Difficile quand on est une personnalité politique de se taire. Difficile quand on est journaliste de ne pas montrer les images dont on dispose, même insoutenables, même indécentes. Il est pourtant parfois urgent d’attendre. La tragédie de Nice a encore illustré le risque de la précipitation qui le dispute bien souvent à la démagogie et au cynisme.
Très vite, trop vite peut-être, on a entendu Christian Estrosi reprocher à François Hollande d’avoir annoncé jeudi midi la fin de l’état d’urgence. Puis, Nicolas Sarkozy juger « indispensable » la prolongation du même état d’urgence. Et encore Georges Fenech, député LR du Rhône, affirmer que « l’état d’urgence ne règle rien », et stigmatiser « l’impuissance de l’exécutif ».
Nous avons assisté après le massacre qui a coûté la vie à 84 personnes le soir du 14 juillet, à Nice, à une débauche de déclarations péremptoires, de contradictions, et de solutions faussement radicales comme la rétention administrative, dans des centres fermés « pour ceux qui représentent une menace ». Une proposition que s’est empressé de ressortir de ses tiroirs le député LR des Alpes-Maritimes Eric Ciotti.
Tout cela en vrac alors qu’on ne savait encore rien du tueur qui a jeté son camion dans la foule. Les partisans de l’état d’urgence à perpétuité devraient pourtant admettre que cette disposition d’exception, en vigueur depuis le 14 novembre dernier, n’a pas empêché l’attentat de Nice. (...)
Le constat est accablant : aucune des mesures proposées péremptoirement par ces personnalités politiques n’aurait évité le carnage de Nice. Alors pourquoi cet empressement ? On a trop l’impression que la priorité, en ces circonstances, est d’exister médiatiquement. (...)
Dément vaguement influencé par Daech ? Ou dépressif pris de délire ? Tout est possible.

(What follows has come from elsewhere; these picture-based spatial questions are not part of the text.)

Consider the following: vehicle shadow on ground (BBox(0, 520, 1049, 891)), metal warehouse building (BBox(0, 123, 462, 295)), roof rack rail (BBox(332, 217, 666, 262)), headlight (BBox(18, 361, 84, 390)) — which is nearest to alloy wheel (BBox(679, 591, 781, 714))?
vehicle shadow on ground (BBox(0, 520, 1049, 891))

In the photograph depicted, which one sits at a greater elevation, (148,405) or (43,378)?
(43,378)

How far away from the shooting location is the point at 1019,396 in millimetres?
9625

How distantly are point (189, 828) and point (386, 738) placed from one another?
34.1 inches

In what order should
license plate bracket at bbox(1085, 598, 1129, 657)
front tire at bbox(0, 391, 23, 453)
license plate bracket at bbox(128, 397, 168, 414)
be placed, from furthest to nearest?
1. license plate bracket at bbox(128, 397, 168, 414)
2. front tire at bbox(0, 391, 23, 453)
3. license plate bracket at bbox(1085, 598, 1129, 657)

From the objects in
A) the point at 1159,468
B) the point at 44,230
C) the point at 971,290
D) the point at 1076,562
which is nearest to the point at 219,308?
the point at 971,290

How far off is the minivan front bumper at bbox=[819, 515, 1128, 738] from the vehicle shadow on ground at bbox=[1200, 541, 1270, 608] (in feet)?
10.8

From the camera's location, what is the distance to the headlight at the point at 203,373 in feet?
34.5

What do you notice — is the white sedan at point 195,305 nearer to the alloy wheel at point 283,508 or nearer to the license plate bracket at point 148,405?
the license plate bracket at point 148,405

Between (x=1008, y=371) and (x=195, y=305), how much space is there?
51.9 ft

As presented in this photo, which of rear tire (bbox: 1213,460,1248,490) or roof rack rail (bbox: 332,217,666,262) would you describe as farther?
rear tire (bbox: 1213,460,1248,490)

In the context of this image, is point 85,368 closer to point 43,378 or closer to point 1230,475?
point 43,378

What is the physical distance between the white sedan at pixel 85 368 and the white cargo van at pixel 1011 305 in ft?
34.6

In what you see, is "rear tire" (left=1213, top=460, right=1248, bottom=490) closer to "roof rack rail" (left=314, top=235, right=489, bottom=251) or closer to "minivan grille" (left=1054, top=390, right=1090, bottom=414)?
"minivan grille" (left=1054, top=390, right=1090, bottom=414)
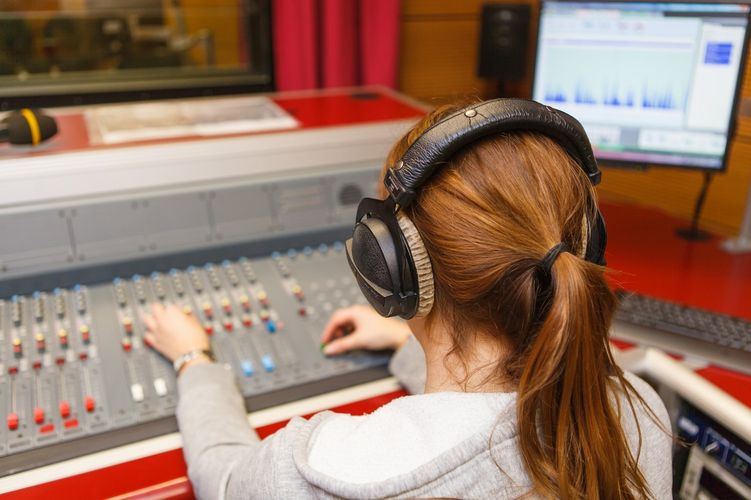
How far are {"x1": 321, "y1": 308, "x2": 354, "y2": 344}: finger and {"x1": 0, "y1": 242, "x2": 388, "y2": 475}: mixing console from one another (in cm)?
2

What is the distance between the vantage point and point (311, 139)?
3.84ft

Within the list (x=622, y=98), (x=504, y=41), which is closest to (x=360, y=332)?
(x=622, y=98)

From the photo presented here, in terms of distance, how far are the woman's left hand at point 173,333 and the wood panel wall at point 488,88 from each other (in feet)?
2.70

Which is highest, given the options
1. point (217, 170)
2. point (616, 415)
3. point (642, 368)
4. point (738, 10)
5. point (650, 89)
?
point (738, 10)

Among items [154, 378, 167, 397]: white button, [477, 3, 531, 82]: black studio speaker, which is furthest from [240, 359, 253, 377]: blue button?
[477, 3, 531, 82]: black studio speaker

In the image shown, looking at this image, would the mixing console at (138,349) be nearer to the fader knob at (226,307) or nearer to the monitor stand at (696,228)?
the fader knob at (226,307)

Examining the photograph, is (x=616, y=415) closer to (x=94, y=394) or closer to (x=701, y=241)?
(x=94, y=394)

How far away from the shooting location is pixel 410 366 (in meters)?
0.92

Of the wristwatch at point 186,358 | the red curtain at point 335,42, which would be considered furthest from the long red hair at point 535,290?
the red curtain at point 335,42

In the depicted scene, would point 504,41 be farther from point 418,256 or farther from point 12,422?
point 12,422

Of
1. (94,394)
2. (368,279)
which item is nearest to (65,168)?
(94,394)

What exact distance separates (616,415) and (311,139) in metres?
0.74

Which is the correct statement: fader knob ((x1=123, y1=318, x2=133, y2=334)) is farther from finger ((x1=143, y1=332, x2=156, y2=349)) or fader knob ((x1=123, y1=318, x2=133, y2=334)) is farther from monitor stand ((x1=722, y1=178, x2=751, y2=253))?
monitor stand ((x1=722, y1=178, x2=751, y2=253))

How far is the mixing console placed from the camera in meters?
0.79
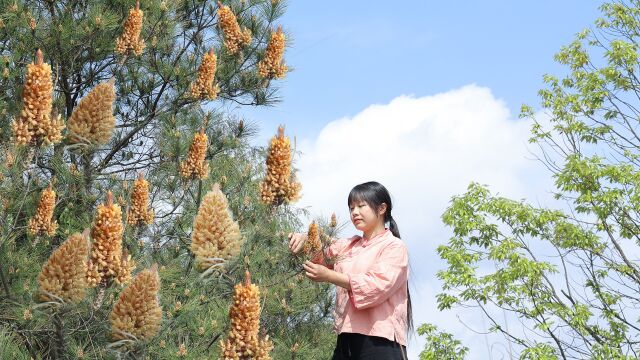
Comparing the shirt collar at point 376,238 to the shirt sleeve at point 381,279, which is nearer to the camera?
the shirt sleeve at point 381,279

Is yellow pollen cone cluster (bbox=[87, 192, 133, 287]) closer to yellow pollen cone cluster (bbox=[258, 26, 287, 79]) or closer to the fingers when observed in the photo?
the fingers

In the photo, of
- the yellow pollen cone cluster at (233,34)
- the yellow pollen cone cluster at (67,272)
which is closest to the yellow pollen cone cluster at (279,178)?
the yellow pollen cone cluster at (67,272)

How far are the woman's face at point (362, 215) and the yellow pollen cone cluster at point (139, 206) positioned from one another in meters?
1.40

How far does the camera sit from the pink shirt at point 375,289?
3025 millimetres

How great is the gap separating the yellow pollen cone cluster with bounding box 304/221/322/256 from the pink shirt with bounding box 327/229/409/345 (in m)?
0.08

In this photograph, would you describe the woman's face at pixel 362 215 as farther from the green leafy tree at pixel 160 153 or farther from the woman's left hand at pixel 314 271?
the green leafy tree at pixel 160 153

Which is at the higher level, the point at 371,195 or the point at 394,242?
the point at 371,195

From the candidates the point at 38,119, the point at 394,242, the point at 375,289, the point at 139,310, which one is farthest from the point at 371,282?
the point at 38,119

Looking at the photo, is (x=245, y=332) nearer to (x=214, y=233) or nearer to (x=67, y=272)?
(x=214, y=233)

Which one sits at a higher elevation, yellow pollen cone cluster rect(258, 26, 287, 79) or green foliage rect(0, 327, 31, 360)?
yellow pollen cone cluster rect(258, 26, 287, 79)

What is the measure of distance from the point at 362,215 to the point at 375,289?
0.31 m

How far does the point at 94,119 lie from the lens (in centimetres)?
379

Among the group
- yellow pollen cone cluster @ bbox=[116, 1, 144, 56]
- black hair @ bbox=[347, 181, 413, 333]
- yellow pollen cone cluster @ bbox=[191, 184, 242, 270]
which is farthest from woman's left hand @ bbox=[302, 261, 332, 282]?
yellow pollen cone cluster @ bbox=[116, 1, 144, 56]

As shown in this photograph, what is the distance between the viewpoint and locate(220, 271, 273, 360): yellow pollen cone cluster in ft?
8.75
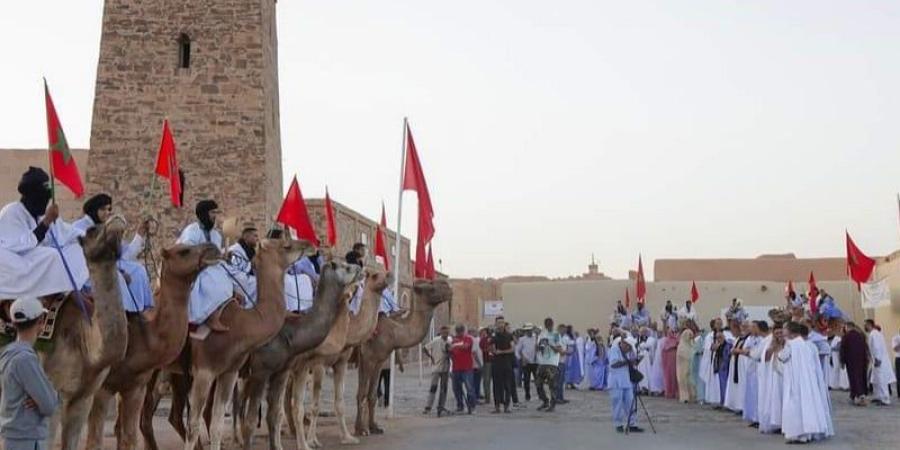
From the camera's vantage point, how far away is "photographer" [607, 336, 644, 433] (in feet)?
46.1

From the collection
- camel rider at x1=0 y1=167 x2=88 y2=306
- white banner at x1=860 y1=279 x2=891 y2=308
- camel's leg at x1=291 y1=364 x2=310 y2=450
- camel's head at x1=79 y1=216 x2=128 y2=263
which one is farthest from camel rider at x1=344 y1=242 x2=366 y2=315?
white banner at x1=860 y1=279 x2=891 y2=308

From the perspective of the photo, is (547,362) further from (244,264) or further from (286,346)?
(244,264)

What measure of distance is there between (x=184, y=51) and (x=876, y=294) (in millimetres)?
21345

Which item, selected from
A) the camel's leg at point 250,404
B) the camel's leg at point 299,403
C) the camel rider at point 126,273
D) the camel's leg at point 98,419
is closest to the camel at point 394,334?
the camel's leg at point 299,403

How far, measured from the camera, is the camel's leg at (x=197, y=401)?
9312 mm

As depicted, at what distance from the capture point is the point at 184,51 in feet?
75.5

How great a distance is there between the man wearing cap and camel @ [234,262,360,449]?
5087mm

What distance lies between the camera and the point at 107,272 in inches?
280

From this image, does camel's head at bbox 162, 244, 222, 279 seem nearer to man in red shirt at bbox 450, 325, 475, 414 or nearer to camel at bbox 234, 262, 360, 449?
camel at bbox 234, 262, 360, 449

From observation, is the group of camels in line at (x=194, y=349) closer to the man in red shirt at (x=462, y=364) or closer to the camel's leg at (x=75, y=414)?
the camel's leg at (x=75, y=414)

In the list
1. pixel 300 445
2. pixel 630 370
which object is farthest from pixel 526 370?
pixel 300 445

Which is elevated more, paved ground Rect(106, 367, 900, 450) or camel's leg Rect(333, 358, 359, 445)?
camel's leg Rect(333, 358, 359, 445)

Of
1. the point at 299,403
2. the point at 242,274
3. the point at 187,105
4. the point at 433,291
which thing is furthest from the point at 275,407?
the point at 187,105

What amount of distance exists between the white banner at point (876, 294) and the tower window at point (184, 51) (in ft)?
67.8
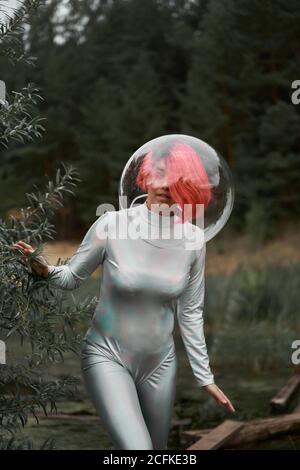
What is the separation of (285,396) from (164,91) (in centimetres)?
1778

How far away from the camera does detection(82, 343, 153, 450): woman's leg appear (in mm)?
2746

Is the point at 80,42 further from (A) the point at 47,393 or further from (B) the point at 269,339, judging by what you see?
(A) the point at 47,393

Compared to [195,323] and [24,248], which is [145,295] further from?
[24,248]

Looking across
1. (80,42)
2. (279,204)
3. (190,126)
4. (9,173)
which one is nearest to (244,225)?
(279,204)

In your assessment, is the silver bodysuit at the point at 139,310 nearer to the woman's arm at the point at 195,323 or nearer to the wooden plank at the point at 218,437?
the woman's arm at the point at 195,323

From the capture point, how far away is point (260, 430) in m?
5.72

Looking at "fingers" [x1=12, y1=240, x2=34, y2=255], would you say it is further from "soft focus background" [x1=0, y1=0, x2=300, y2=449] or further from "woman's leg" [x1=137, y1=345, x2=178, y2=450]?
"soft focus background" [x1=0, y1=0, x2=300, y2=449]

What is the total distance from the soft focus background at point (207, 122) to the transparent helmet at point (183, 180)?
248 inches

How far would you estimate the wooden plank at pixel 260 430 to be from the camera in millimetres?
5562

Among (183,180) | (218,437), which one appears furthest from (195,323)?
(218,437)

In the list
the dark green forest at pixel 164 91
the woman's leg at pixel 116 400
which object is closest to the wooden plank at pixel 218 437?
the woman's leg at pixel 116 400

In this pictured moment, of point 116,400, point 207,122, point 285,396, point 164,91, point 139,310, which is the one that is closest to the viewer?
point 116,400

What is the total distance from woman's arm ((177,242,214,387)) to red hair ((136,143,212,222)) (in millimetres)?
201

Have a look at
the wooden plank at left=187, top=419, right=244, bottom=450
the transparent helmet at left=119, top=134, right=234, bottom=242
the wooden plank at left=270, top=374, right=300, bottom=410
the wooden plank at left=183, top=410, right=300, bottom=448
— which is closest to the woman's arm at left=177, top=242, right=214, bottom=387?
the transparent helmet at left=119, top=134, right=234, bottom=242
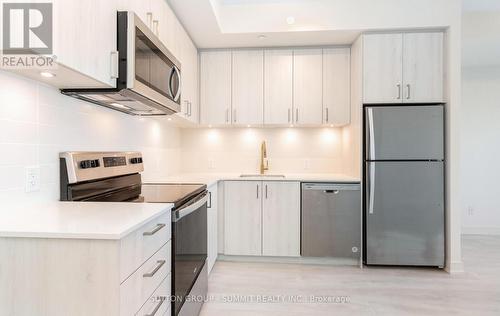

Mais on ne savait rien vendredi de ce franco-tunisien de 31 ans qui a tué 84 personnes au milieu de la fête. On ne savait rien, mais ça n’empêche pas les hommes politiques de parler.
En attendant, il faut tout de même s’étonner qu’un camion ait pu pénétrer dans une zone piétonnière sans rencontrer le moindre obstacle. L’enquête nous dira rapidement comment cela a été possible. Bien avant que l’on puisse comprendre les causes profondes de ce geste épouvantable, et son rapport éventuel avec la situation au Moyen-Orient.